-- Brano di partenza --
Ranking of Kings ha beneficiato enormemente dal loro apporto e l’aspetto ancor più straordinario di ciò è che esso non si è assolutamente limitato alla mera fase d’animazione. L’Imai animatore ha saputo veramente cogliere e sfruttare al massimo il potenziale dei design di Nozaki, mentre l’Imai regista ha applicato in maniera certosina la sua straordinaria concezione di spazio e profondità, guidando con sapienza lo sguardo dello spettatore e dando così vita ad un episodio (il 19) che è secondo solo al 21 di Goshozono, nel quale lui ha comunque lasciato la sua trionfale impronta. Allo stesso modo l’apporto di Goshozono non si limita affatto all’episodio 21, ed è triste notare quanto sottovalutato sia stato il suo mastodontico settimo episodio, il quale ha l’unica colpa di non includere sgargianti scene d’azione.
Difficile da ignorare è anche la gradevolissima presenza di alcuni rinomati freelancer in importanti episodi come il nono, tra cui spiccano Yoshimichi Kameda, Hirofumi Masuda, Itsuki Tsuchigami e Takeshi Maenami. Un battaglione di primissimo livello che ha partorito un episodio che in tante altre serie sue contemporanee rappresenterebbe il massimo picco raggiungibile, nonché un climax ben più che soddisfacente. Ciliegina sulla torta sono gli affascinanti fondali di Yuji Kaneko che contribuiscono ad esaltare lo splendido impatto visivo dell’anime.

-- Dati estratti --
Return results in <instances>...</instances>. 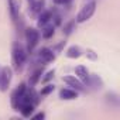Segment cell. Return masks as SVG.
I'll list each match as a JSON object with an SVG mask.
<instances>
[{"label": "cell", "instance_id": "cell-1", "mask_svg": "<svg viewBox=\"0 0 120 120\" xmlns=\"http://www.w3.org/2000/svg\"><path fill=\"white\" fill-rule=\"evenodd\" d=\"M11 61H13V67L16 71H21L26 65L27 61V49L20 44V42H14L13 48H11Z\"/></svg>", "mask_w": 120, "mask_h": 120}, {"label": "cell", "instance_id": "cell-2", "mask_svg": "<svg viewBox=\"0 0 120 120\" xmlns=\"http://www.w3.org/2000/svg\"><path fill=\"white\" fill-rule=\"evenodd\" d=\"M27 89H28V86H27L26 83H20V85L13 90V93H11V96H10V103H11V107H13L14 110H19L20 103L23 102V99H24V96H26V93H27Z\"/></svg>", "mask_w": 120, "mask_h": 120}, {"label": "cell", "instance_id": "cell-3", "mask_svg": "<svg viewBox=\"0 0 120 120\" xmlns=\"http://www.w3.org/2000/svg\"><path fill=\"white\" fill-rule=\"evenodd\" d=\"M95 11H96V2H95V0H92V2L86 3V4L81 9V11H79L78 16H76V23H78V24H82V23L88 21V20L95 14Z\"/></svg>", "mask_w": 120, "mask_h": 120}, {"label": "cell", "instance_id": "cell-4", "mask_svg": "<svg viewBox=\"0 0 120 120\" xmlns=\"http://www.w3.org/2000/svg\"><path fill=\"white\" fill-rule=\"evenodd\" d=\"M40 31L37 28H27L26 30V41H27V52H33L35 49V47L40 42Z\"/></svg>", "mask_w": 120, "mask_h": 120}, {"label": "cell", "instance_id": "cell-5", "mask_svg": "<svg viewBox=\"0 0 120 120\" xmlns=\"http://www.w3.org/2000/svg\"><path fill=\"white\" fill-rule=\"evenodd\" d=\"M13 71L10 67H0V90L6 92L11 83Z\"/></svg>", "mask_w": 120, "mask_h": 120}, {"label": "cell", "instance_id": "cell-6", "mask_svg": "<svg viewBox=\"0 0 120 120\" xmlns=\"http://www.w3.org/2000/svg\"><path fill=\"white\" fill-rule=\"evenodd\" d=\"M7 6H9V14H10V19L11 21L19 27V24L21 26V17H20V3L17 0H9L7 2Z\"/></svg>", "mask_w": 120, "mask_h": 120}, {"label": "cell", "instance_id": "cell-7", "mask_svg": "<svg viewBox=\"0 0 120 120\" xmlns=\"http://www.w3.org/2000/svg\"><path fill=\"white\" fill-rule=\"evenodd\" d=\"M83 85H88L92 90H100L103 88V79L96 74H89Z\"/></svg>", "mask_w": 120, "mask_h": 120}, {"label": "cell", "instance_id": "cell-8", "mask_svg": "<svg viewBox=\"0 0 120 120\" xmlns=\"http://www.w3.org/2000/svg\"><path fill=\"white\" fill-rule=\"evenodd\" d=\"M64 82H65L68 86H71L72 89L78 90V92H82V90H85V85H83V82H82V81H79V79H78L75 75L64 76Z\"/></svg>", "mask_w": 120, "mask_h": 120}, {"label": "cell", "instance_id": "cell-9", "mask_svg": "<svg viewBox=\"0 0 120 120\" xmlns=\"http://www.w3.org/2000/svg\"><path fill=\"white\" fill-rule=\"evenodd\" d=\"M54 58H55V54L49 48H41L38 51V59H40L42 64H48V62L54 61Z\"/></svg>", "mask_w": 120, "mask_h": 120}, {"label": "cell", "instance_id": "cell-10", "mask_svg": "<svg viewBox=\"0 0 120 120\" xmlns=\"http://www.w3.org/2000/svg\"><path fill=\"white\" fill-rule=\"evenodd\" d=\"M52 21V13L49 10H42L41 13H38V20H37V26L40 28L45 27L47 24H49Z\"/></svg>", "mask_w": 120, "mask_h": 120}, {"label": "cell", "instance_id": "cell-11", "mask_svg": "<svg viewBox=\"0 0 120 120\" xmlns=\"http://www.w3.org/2000/svg\"><path fill=\"white\" fill-rule=\"evenodd\" d=\"M59 98L62 100H74L78 98V90H75L72 88H62L59 90Z\"/></svg>", "mask_w": 120, "mask_h": 120}, {"label": "cell", "instance_id": "cell-12", "mask_svg": "<svg viewBox=\"0 0 120 120\" xmlns=\"http://www.w3.org/2000/svg\"><path fill=\"white\" fill-rule=\"evenodd\" d=\"M105 98H106V102L109 103V106H112V107H114V109H117V107L120 106V98H119L117 93L109 92V93H106Z\"/></svg>", "mask_w": 120, "mask_h": 120}, {"label": "cell", "instance_id": "cell-13", "mask_svg": "<svg viewBox=\"0 0 120 120\" xmlns=\"http://www.w3.org/2000/svg\"><path fill=\"white\" fill-rule=\"evenodd\" d=\"M67 56L68 58H71V59H76V58H79L81 55H82V49L78 47V45H71L68 49H67Z\"/></svg>", "mask_w": 120, "mask_h": 120}, {"label": "cell", "instance_id": "cell-14", "mask_svg": "<svg viewBox=\"0 0 120 120\" xmlns=\"http://www.w3.org/2000/svg\"><path fill=\"white\" fill-rule=\"evenodd\" d=\"M75 74H76V76H78L79 81L85 82L86 78H88V75H89V71H88L86 67H83V65H78V67L75 68Z\"/></svg>", "mask_w": 120, "mask_h": 120}, {"label": "cell", "instance_id": "cell-15", "mask_svg": "<svg viewBox=\"0 0 120 120\" xmlns=\"http://www.w3.org/2000/svg\"><path fill=\"white\" fill-rule=\"evenodd\" d=\"M42 78V68H37L31 75H30V86H35Z\"/></svg>", "mask_w": 120, "mask_h": 120}, {"label": "cell", "instance_id": "cell-16", "mask_svg": "<svg viewBox=\"0 0 120 120\" xmlns=\"http://www.w3.org/2000/svg\"><path fill=\"white\" fill-rule=\"evenodd\" d=\"M54 33H55V26L47 24L45 27H42V28H41V35H42V38H45V40L51 38V37L54 35Z\"/></svg>", "mask_w": 120, "mask_h": 120}, {"label": "cell", "instance_id": "cell-17", "mask_svg": "<svg viewBox=\"0 0 120 120\" xmlns=\"http://www.w3.org/2000/svg\"><path fill=\"white\" fill-rule=\"evenodd\" d=\"M30 7H31V11H33L34 14L41 13L42 9H44V0H35V3H34L33 6H30Z\"/></svg>", "mask_w": 120, "mask_h": 120}, {"label": "cell", "instance_id": "cell-18", "mask_svg": "<svg viewBox=\"0 0 120 120\" xmlns=\"http://www.w3.org/2000/svg\"><path fill=\"white\" fill-rule=\"evenodd\" d=\"M54 89H55L54 85H47V86L40 92V96H47V95H49L51 92H54Z\"/></svg>", "mask_w": 120, "mask_h": 120}, {"label": "cell", "instance_id": "cell-19", "mask_svg": "<svg viewBox=\"0 0 120 120\" xmlns=\"http://www.w3.org/2000/svg\"><path fill=\"white\" fill-rule=\"evenodd\" d=\"M72 0H54V3L58 4V6H68Z\"/></svg>", "mask_w": 120, "mask_h": 120}, {"label": "cell", "instance_id": "cell-20", "mask_svg": "<svg viewBox=\"0 0 120 120\" xmlns=\"http://www.w3.org/2000/svg\"><path fill=\"white\" fill-rule=\"evenodd\" d=\"M45 75H47V76L41 78V81H42V82H47V81H49L51 78H54V71H49V72H47Z\"/></svg>", "mask_w": 120, "mask_h": 120}, {"label": "cell", "instance_id": "cell-21", "mask_svg": "<svg viewBox=\"0 0 120 120\" xmlns=\"http://www.w3.org/2000/svg\"><path fill=\"white\" fill-rule=\"evenodd\" d=\"M86 55H88L90 59H98V55H96V54H93V51H92V49H88V51H86Z\"/></svg>", "mask_w": 120, "mask_h": 120}, {"label": "cell", "instance_id": "cell-22", "mask_svg": "<svg viewBox=\"0 0 120 120\" xmlns=\"http://www.w3.org/2000/svg\"><path fill=\"white\" fill-rule=\"evenodd\" d=\"M44 117H45V113H44V112H41V113H37V114H34V116H33V119H34V120H40V119L42 120Z\"/></svg>", "mask_w": 120, "mask_h": 120}, {"label": "cell", "instance_id": "cell-23", "mask_svg": "<svg viewBox=\"0 0 120 120\" xmlns=\"http://www.w3.org/2000/svg\"><path fill=\"white\" fill-rule=\"evenodd\" d=\"M71 31H72V23L65 27V34H71Z\"/></svg>", "mask_w": 120, "mask_h": 120}, {"label": "cell", "instance_id": "cell-24", "mask_svg": "<svg viewBox=\"0 0 120 120\" xmlns=\"http://www.w3.org/2000/svg\"><path fill=\"white\" fill-rule=\"evenodd\" d=\"M27 2H28V4H30V6H33V4L35 3V0H27Z\"/></svg>", "mask_w": 120, "mask_h": 120}]
</instances>
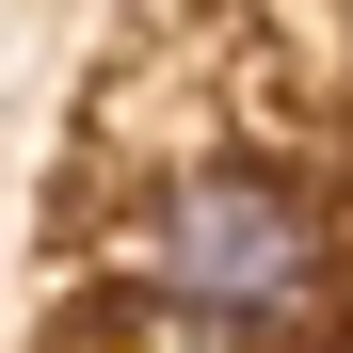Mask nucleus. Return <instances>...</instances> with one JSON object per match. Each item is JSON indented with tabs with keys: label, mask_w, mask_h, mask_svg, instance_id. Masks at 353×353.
I'll list each match as a JSON object with an SVG mask.
<instances>
[{
	"label": "nucleus",
	"mask_w": 353,
	"mask_h": 353,
	"mask_svg": "<svg viewBox=\"0 0 353 353\" xmlns=\"http://www.w3.org/2000/svg\"><path fill=\"white\" fill-rule=\"evenodd\" d=\"M129 289L145 305H176V321H241V337H273V321H305L321 305V225H305V193L289 176H257V161H176L161 193L129 209Z\"/></svg>",
	"instance_id": "f257e3e1"
},
{
	"label": "nucleus",
	"mask_w": 353,
	"mask_h": 353,
	"mask_svg": "<svg viewBox=\"0 0 353 353\" xmlns=\"http://www.w3.org/2000/svg\"><path fill=\"white\" fill-rule=\"evenodd\" d=\"M112 353H273V337H241V321H176V305H145Z\"/></svg>",
	"instance_id": "f03ea898"
}]
</instances>
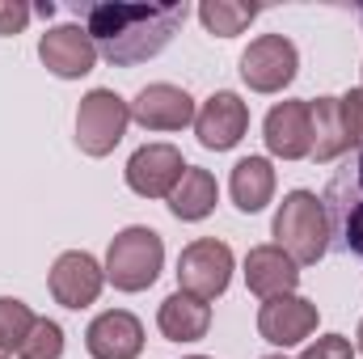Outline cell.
<instances>
[{"label":"cell","instance_id":"cell-1","mask_svg":"<svg viewBox=\"0 0 363 359\" xmlns=\"http://www.w3.org/2000/svg\"><path fill=\"white\" fill-rule=\"evenodd\" d=\"M186 21V4H93L85 13V30L118 68L144 64L169 47V38Z\"/></svg>","mask_w":363,"mask_h":359},{"label":"cell","instance_id":"cell-2","mask_svg":"<svg viewBox=\"0 0 363 359\" xmlns=\"http://www.w3.org/2000/svg\"><path fill=\"white\" fill-rule=\"evenodd\" d=\"M271 233H274V245L296 267H313L330 250V216H325V207H321V199L313 190H287L283 194Z\"/></svg>","mask_w":363,"mask_h":359},{"label":"cell","instance_id":"cell-3","mask_svg":"<svg viewBox=\"0 0 363 359\" xmlns=\"http://www.w3.org/2000/svg\"><path fill=\"white\" fill-rule=\"evenodd\" d=\"M161 267H165V241L157 228L131 224L114 233L106 250V283H114L118 292H148L161 279Z\"/></svg>","mask_w":363,"mask_h":359},{"label":"cell","instance_id":"cell-4","mask_svg":"<svg viewBox=\"0 0 363 359\" xmlns=\"http://www.w3.org/2000/svg\"><path fill=\"white\" fill-rule=\"evenodd\" d=\"M131 123V106L114 89H89L77 106V144L85 157H110Z\"/></svg>","mask_w":363,"mask_h":359},{"label":"cell","instance_id":"cell-5","mask_svg":"<svg viewBox=\"0 0 363 359\" xmlns=\"http://www.w3.org/2000/svg\"><path fill=\"white\" fill-rule=\"evenodd\" d=\"M233 279V250L216 237H199L178 254V292L199 296V300H216L228 292Z\"/></svg>","mask_w":363,"mask_h":359},{"label":"cell","instance_id":"cell-6","mask_svg":"<svg viewBox=\"0 0 363 359\" xmlns=\"http://www.w3.org/2000/svg\"><path fill=\"white\" fill-rule=\"evenodd\" d=\"M300 72V51L283 34H262L241 55V81L254 93H283Z\"/></svg>","mask_w":363,"mask_h":359},{"label":"cell","instance_id":"cell-7","mask_svg":"<svg viewBox=\"0 0 363 359\" xmlns=\"http://www.w3.org/2000/svg\"><path fill=\"white\" fill-rule=\"evenodd\" d=\"M250 131V106L233 89H220L203 101V110H194V136L207 153H228L241 144V136Z\"/></svg>","mask_w":363,"mask_h":359},{"label":"cell","instance_id":"cell-8","mask_svg":"<svg viewBox=\"0 0 363 359\" xmlns=\"http://www.w3.org/2000/svg\"><path fill=\"white\" fill-rule=\"evenodd\" d=\"M47 283H51L55 304H64V309H89L93 300L101 296V287H106V267L93 254H85V250H68V254L55 258Z\"/></svg>","mask_w":363,"mask_h":359},{"label":"cell","instance_id":"cell-9","mask_svg":"<svg viewBox=\"0 0 363 359\" xmlns=\"http://www.w3.org/2000/svg\"><path fill=\"white\" fill-rule=\"evenodd\" d=\"M38 60L60 81H81L97 64V43L89 38L85 26H55L38 38Z\"/></svg>","mask_w":363,"mask_h":359},{"label":"cell","instance_id":"cell-10","mask_svg":"<svg viewBox=\"0 0 363 359\" xmlns=\"http://www.w3.org/2000/svg\"><path fill=\"white\" fill-rule=\"evenodd\" d=\"M186 174V161L174 144H144L127 161V186L140 199H169Z\"/></svg>","mask_w":363,"mask_h":359},{"label":"cell","instance_id":"cell-11","mask_svg":"<svg viewBox=\"0 0 363 359\" xmlns=\"http://www.w3.org/2000/svg\"><path fill=\"white\" fill-rule=\"evenodd\" d=\"M321 207H325L330 224L342 228V241L363 258V153L355 157V165H347L330 178Z\"/></svg>","mask_w":363,"mask_h":359},{"label":"cell","instance_id":"cell-12","mask_svg":"<svg viewBox=\"0 0 363 359\" xmlns=\"http://www.w3.org/2000/svg\"><path fill=\"white\" fill-rule=\"evenodd\" d=\"M262 140L279 161H304L313 157V114L308 101H274L267 123H262Z\"/></svg>","mask_w":363,"mask_h":359},{"label":"cell","instance_id":"cell-13","mask_svg":"<svg viewBox=\"0 0 363 359\" xmlns=\"http://www.w3.org/2000/svg\"><path fill=\"white\" fill-rule=\"evenodd\" d=\"M131 106V118L144 127V131H182L194 123V97L169 81H157V85H144L135 93Z\"/></svg>","mask_w":363,"mask_h":359},{"label":"cell","instance_id":"cell-14","mask_svg":"<svg viewBox=\"0 0 363 359\" xmlns=\"http://www.w3.org/2000/svg\"><path fill=\"white\" fill-rule=\"evenodd\" d=\"M317 304L304 300V296H274V300H262L258 309V334L271 343V347H296L304 343L313 330H317Z\"/></svg>","mask_w":363,"mask_h":359},{"label":"cell","instance_id":"cell-15","mask_svg":"<svg viewBox=\"0 0 363 359\" xmlns=\"http://www.w3.org/2000/svg\"><path fill=\"white\" fill-rule=\"evenodd\" d=\"M85 347L93 359H140L144 351V326L127 309H106L97 313L85 330Z\"/></svg>","mask_w":363,"mask_h":359},{"label":"cell","instance_id":"cell-16","mask_svg":"<svg viewBox=\"0 0 363 359\" xmlns=\"http://www.w3.org/2000/svg\"><path fill=\"white\" fill-rule=\"evenodd\" d=\"M245 283L258 300H274V296H291L300 283V267L279 250V245H254L245 254Z\"/></svg>","mask_w":363,"mask_h":359},{"label":"cell","instance_id":"cell-17","mask_svg":"<svg viewBox=\"0 0 363 359\" xmlns=\"http://www.w3.org/2000/svg\"><path fill=\"white\" fill-rule=\"evenodd\" d=\"M157 326L169 343H199L207 338L211 330V304L199 300V296H186V292H174L161 300L157 309Z\"/></svg>","mask_w":363,"mask_h":359},{"label":"cell","instance_id":"cell-18","mask_svg":"<svg viewBox=\"0 0 363 359\" xmlns=\"http://www.w3.org/2000/svg\"><path fill=\"white\" fill-rule=\"evenodd\" d=\"M228 194H233V203H237L245 216L262 211V207L274 199V170H271V161H267V157H241V161L233 165Z\"/></svg>","mask_w":363,"mask_h":359},{"label":"cell","instance_id":"cell-19","mask_svg":"<svg viewBox=\"0 0 363 359\" xmlns=\"http://www.w3.org/2000/svg\"><path fill=\"white\" fill-rule=\"evenodd\" d=\"M216 203H220L216 178L207 170H199V165H186L182 182L174 186V194H169V211L178 220H186V224H194V220H207L216 211Z\"/></svg>","mask_w":363,"mask_h":359},{"label":"cell","instance_id":"cell-20","mask_svg":"<svg viewBox=\"0 0 363 359\" xmlns=\"http://www.w3.org/2000/svg\"><path fill=\"white\" fill-rule=\"evenodd\" d=\"M308 114H313V161H338L351 144H347V131H342V110H338V97H317L308 101Z\"/></svg>","mask_w":363,"mask_h":359},{"label":"cell","instance_id":"cell-21","mask_svg":"<svg viewBox=\"0 0 363 359\" xmlns=\"http://www.w3.org/2000/svg\"><path fill=\"white\" fill-rule=\"evenodd\" d=\"M254 17H258V4H245V0H203V4H199V21H203L207 34H216V38L241 34Z\"/></svg>","mask_w":363,"mask_h":359},{"label":"cell","instance_id":"cell-22","mask_svg":"<svg viewBox=\"0 0 363 359\" xmlns=\"http://www.w3.org/2000/svg\"><path fill=\"white\" fill-rule=\"evenodd\" d=\"M30 326H34L30 304H26V300H17V296H0V351L17 355V347L26 343Z\"/></svg>","mask_w":363,"mask_h":359},{"label":"cell","instance_id":"cell-23","mask_svg":"<svg viewBox=\"0 0 363 359\" xmlns=\"http://www.w3.org/2000/svg\"><path fill=\"white\" fill-rule=\"evenodd\" d=\"M64 355V330L51 317H34L26 343L17 347V359H60Z\"/></svg>","mask_w":363,"mask_h":359},{"label":"cell","instance_id":"cell-24","mask_svg":"<svg viewBox=\"0 0 363 359\" xmlns=\"http://www.w3.org/2000/svg\"><path fill=\"white\" fill-rule=\"evenodd\" d=\"M338 110H342V131H347V144L363 153V89H351L338 97Z\"/></svg>","mask_w":363,"mask_h":359},{"label":"cell","instance_id":"cell-25","mask_svg":"<svg viewBox=\"0 0 363 359\" xmlns=\"http://www.w3.org/2000/svg\"><path fill=\"white\" fill-rule=\"evenodd\" d=\"M300 359H355V347H351V338H342V334H321L317 343H308Z\"/></svg>","mask_w":363,"mask_h":359},{"label":"cell","instance_id":"cell-26","mask_svg":"<svg viewBox=\"0 0 363 359\" xmlns=\"http://www.w3.org/2000/svg\"><path fill=\"white\" fill-rule=\"evenodd\" d=\"M30 21V4L21 0H0V34H21Z\"/></svg>","mask_w":363,"mask_h":359},{"label":"cell","instance_id":"cell-27","mask_svg":"<svg viewBox=\"0 0 363 359\" xmlns=\"http://www.w3.org/2000/svg\"><path fill=\"white\" fill-rule=\"evenodd\" d=\"M355 338H359V351H363V321H359V334H355Z\"/></svg>","mask_w":363,"mask_h":359},{"label":"cell","instance_id":"cell-28","mask_svg":"<svg viewBox=\"0 0 363 359\" xmlns=\"http://www.w3.org/2000/svg\"><path fill=\"white\" fill-rule=\"evenodd\" d=\"M262 359H287V355H262Z\"/></svg>","mask_w":363,"mask_h":359},{"label":"cell","instance_id":"cell-29","mask_svg":"<svg viewBox=\"0 0 363 359\" xmlns=\"http://www.w3.org/2000/svg\"><path fill=\"white\" fill-rule=\"evenodd\" d=\"M186 359H207V355H186Z\"/></svg>","mask_w":363,"mask_h":359},{"label":"cell","instance_id":"cell-30","mask_svg":"<svg viewBox=\"0 0 363 359\" xmlns=\"http://www.w3.org/2000/svg\"><path fill=\"white\" fill-rule=\"evenodd\" d=\"M0 359H9V351H0Z\"/></svg>","mask_w":363,"mask_h":359},{"label":"cell","instance_id":"cell-31","mask_svg":"<svg viewBox=\"0 0 363 359\" xmlns=\"http://www.w3.org/2000/svg\"><path fill=\"white\" fill-rule=\"evenodd\" d=\"M359 89H363V85H359Z\"/></svg>","mask_w":363,"mask_h":359}]
</instances>
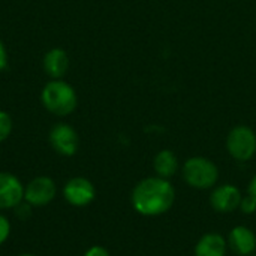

-- Consegne --
[1] Come si traduce in inglese questa frase del brano su Ranking of Kings: «Ciliegina sulla torta sono gli affascinanti fondali di Yuji Kaneko che contribuiscono ad esaltare lo splendido impatto visivo dell’anime»?
[2] Scrivi il seguito del brano su Ranking of Kings, partendo subito dopo la sua ultima frase.
Il materiale non serve per svolgere il lavoro.

-- Risposte all'esercizio --
[1] The icing on the cake comes from Yuji Kaneko's captivating backgrounds, which help enhance the anime's splendid visual impact.

[2]
L’unico neo, se così lo si vuole chiamare, in questo comparto tecnico di assoluto livello è l’assenza di varietà di OST all’interno dell’anime. Il comparto sonoro è eccelso; gli effetti sonori di due lame che si scontrano, dei passi dei personaggi su superfici dalla consistenza diversa, del vento che si infrange contro i vestiti e le strutture… tutto ciò è gestito in maniera magistrale. Tuttavia, come detto poc’anzi, non vi sono colonne sonore particolarmente ispirate o memorabili ad accompagnare le vicende dei personaggi e, in un fantasy come Ranking of Kings che dovrebbe fare della suggestività il suo piatto forte, risulta essere un punto a sfavore nei confronti dell’opera.
Considerazioni finali su Ranking of Kings
Ranking of Kings è stato per molti spettatori la sorpresa dell’anno; un fulmine a ciel sereno in grado di spazzare via ogni sorta di pregiudizio legato al character design e all’art-style grazie anche alla contrapposizione dei temi trattati in confronto alla palette cromatica molto accesa che viene utilizzata.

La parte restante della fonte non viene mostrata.